▸ WHAT THE EXERCISE ASKS:
Write every record below out exactly; no images.

▸ MATERIAL TO PROCESS:
* * * * * * * * *

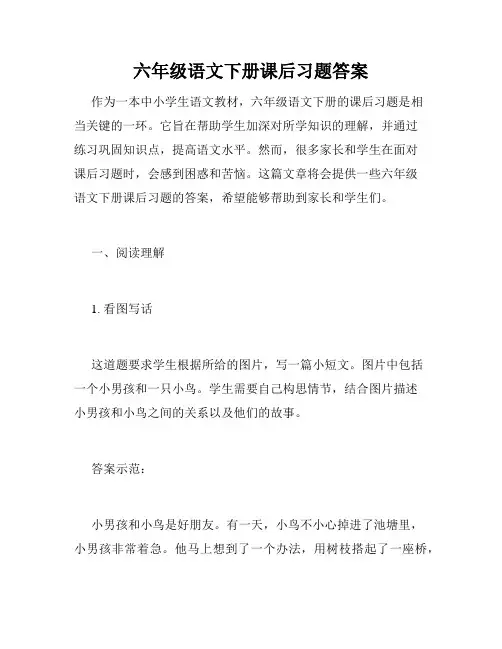 六年级语文下册课后习题答案

作为一本中小学生语文教材，六年级语文下册的课后习题是相当关键的一环。它旨在帮助学生加深对所学知识的理解，并通过练习巩固知识点，提高语文水平。然而，很多家长和学生在面对课后习题时，会感到困惑和苦恼。这篇文章将会提供一些六年级语文下册课后习题的答案，希望能够帮助到家长和学生们。

一、阅读理解

1. 看图写话

这道题要求学生根据所给的图片，写一篇小短文。图片中包括一个小男孩和一只小鸟。学生需要自己构思情节，结合图片描述小男孩和小鸟之间的关系以及他们的故事。

答案示范：

小男孩和小鸟是好朋友。有一天，小鸟不小心掉进了池塘里，小男孩非常着急。他马上想到了一个办法，用树枝搭起了一座桥，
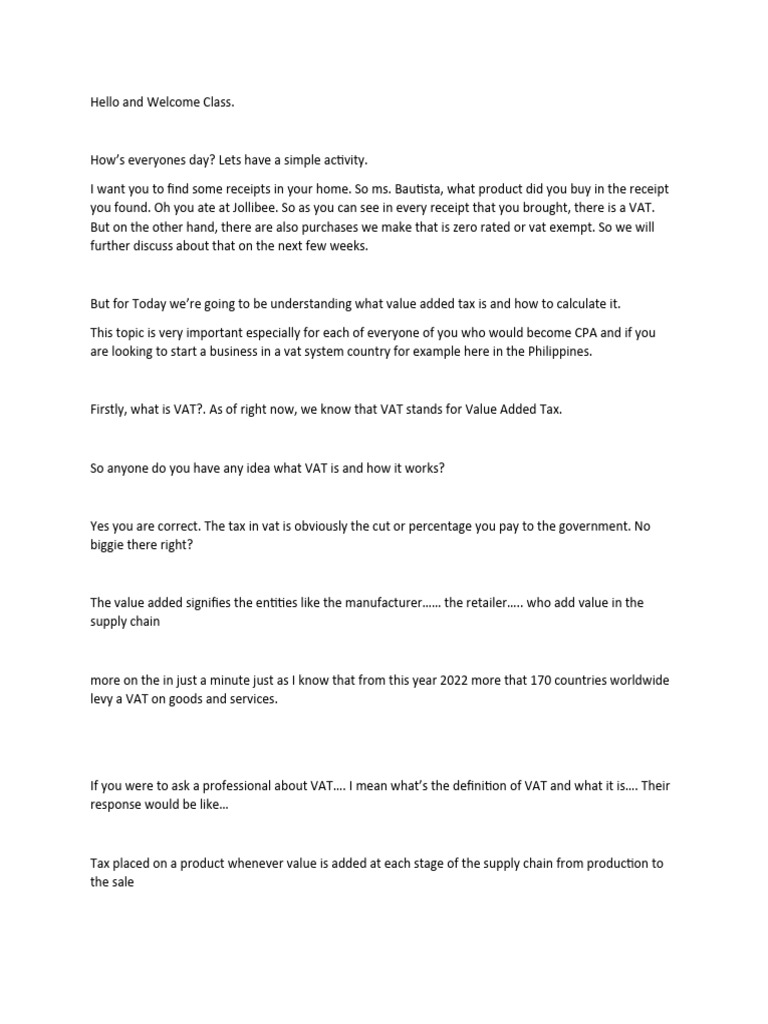 Hello and Welcome Class.

How's everyones day? Lets have a simple activity.

I want you to find some receipts in your home. So ms. Bautista, what product did you buy in the receipt you found. Oh you ate at Jollibee. So as you can see in every receipt that you brought, there is a VAT. But on the other hand, there are also purchases we make that is zero rated or vat exempt. So we will further discuss about that on the next few weeks.

But for Today we're going to be understanding what value added tax is and how to calculate it.

This topic is very important especially for each of everyone of you who would become CPA and if you are looking to start a business in a vat system country for example here in the Philippines.

Firstly, what is VAT?. As of right now, we know that VAT stands for Value Added Tax.

So anyone do you have any idea what VAT is and how it works?

Yes you are correct. The tax in vat is obviously the cut or percentage you pay to the government. No biggie there right?

The value added signifies the entities like the manufacturer…… the retailer….. who add value in the supply chain

more on the in just a minute just as I know that from this year 2022 more that 170 countries worldwide levy a VAT on goods and services.

If you were to ask a professional about VAT…. I mean what's the definition of VAT and what it is…. Their response would be like…

Tax placed on a product whenever value is added at each stage of the supply chain from production to the sale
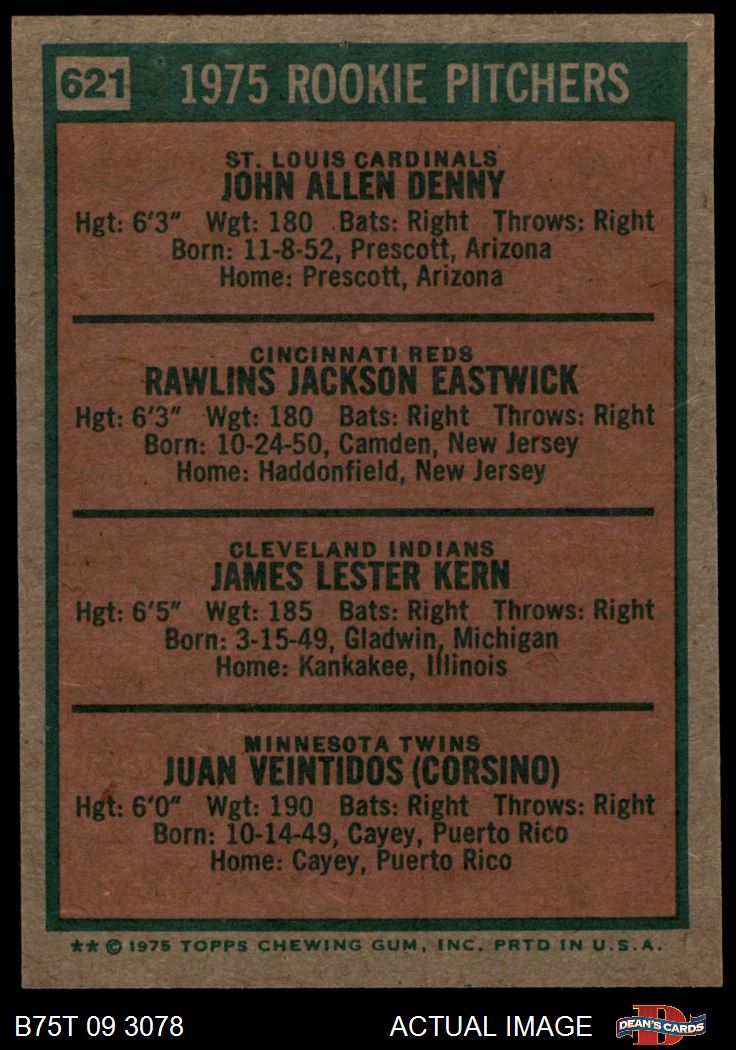 621 1975 ROOKIE PITCHERS

ST. LOUIS CARDINALS
JOHN ALLEN DENNY
Hgt: 6'3" Wgt: 180 Bats: Right Throws: Right
Born: 11-8-52, Prescott, Arizona
Home: Prescott, Arizona

CINCINNATI REDS
RAWLINS JACKSON EASTWICK
Hgt: 6'3" Wgt: 180 Bats: Right Throws: Right
Born: 10-24-50, Camden, New Jersey
Home: Haddonfield, New Jersey

CLEVELAND INDIANS
JAMES LESTER KERN
Hgt: 6'5" Wgt: 185 Bats: Right Throws: Right
Born: 3-15-49, Gladwin, Michigan
Home: Kankakee, Illinois

MINNESOTA TWINS
JUAN VEINTIDOS (CORSINO)
Hgt: 6'0" Wgt: 190 Bats: Right Throws: Right
Born: 10-14-49, Cayey, Puerto Rico
Home: Cayey, Puerto Rico

** © 1975 TOPPS CHEWING GUM, INC. PRTD IN U.S.A.

B75T 09 3078 ACTUAL IMAGE DEAN'S CARDS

* * * * * * * * *

▸ RESULT BELOW:
 六年级语文下册课后习题答案

作为一本中小学生语文教材，六年级语文下册的课后习题是相当关键的一环。它旨在帮助学生加深对所学知识的理解，并通过练习巩固知识点，提高语文水平。然而，很多家长和学生在面对课后习题时，会感到困惑和苦恼。这篇文章将会提供一些六年级语文下册课后习题的答案，希望能够帮助到家长和学生们。

一、阅读理解

1. 看图写话

这道题要求学生根据所给的图片，写一篇小短文。图片中包括一个小男孩和一只小鸟。学生需要自己构思情节，结合图片描述小男孩和小鸟之间的关系以及他们的故事。

答案示范：

小男孩和小鸟是好朋友。有一天，小鸟不小心掉进了池塘里，小男孩非常着急。他马上想到了一个办法，用树枝搭起了一座桥，
 Hello and Welcome Class.

How's everyones day? Lets have a simple activity.

I want you to find some receipts in your home. So ms. Bautista, what product did you buy in the receipt you found. Oh you ate at Jollibee. So as you can see in every receipt that you brought, there is a VAT. But on the other hand, there are also purchases we make that is zero rated or vat exempt. So we will further discuss about that on the next few weeks.

But for Today we're going to be understanding what value added tax is and how to calculate it.

This topic is very important especially for each of everyone of you who would become CPA and if you are looking to start a business in a vat system country for example here in the Philippines.

Firstly, what is VAT?. As of right now, we know that VAT stands for Value Added Tax.

So anyone do you have any idea what VAT is and how it works?

Yes you are correct. The tax in vat is obviously the cut or percentage you pay to the government. No biggie there right?

The value added signifies the entities like the manufacturer…… the retailer….. who add value in the supply chain

more on the in just a minute just as I know that from this year 2022 more that 170 countries worldwide levy a VAT on goods and services.

If you were to ask a professional about VAT…. I mean what's the definition of VAT and what it is…. Their response would be like…

Tax placed on a product whenever value is added at each stage of the supply chain from production to the sale
 621 1975 ROOKIE PITCHERS

ST. LOUIS CARDINALS
JOHN ALLEN DENNY
Hgt: 6'3" Wgt: 180 Bats: Right Throws: Right
Born: 11-8-52, Prescott, Arizona
Home: Prescott, Arizona

CINCINNATI REDS
RAWLINS JACKSON EASTWICK
Hgt: 6'3" Wgt: 180 Bats: Right Throws: Right
Born: 10-24-50, Camden, New Jersey
Home: Haddonfield, New Jersey

CLEVELAND INDIANS
JAMES LESTER KERN
Hgt: 6'5" Wgt: 185 Bats: Right Throws: Right
Born: 3-15-49, Gladwin, Michigan
Home: Kankakee, Illinois

MINNESOTA TWINS
JUAN VEINTIDOS (CORSINO)
Hgt: 6'0" Wgt: 190 Bats: Right Throws: Right
Born: 10-14-49, Cayey, Puerto Rico
Home: Cayey, Puerto Rico

** © 1975 TOPPS CHEWING GUM, INC. PRTD IN U.S.A.

B75T 09 3078 ACTUAL IMAGE DEAN'S CARDS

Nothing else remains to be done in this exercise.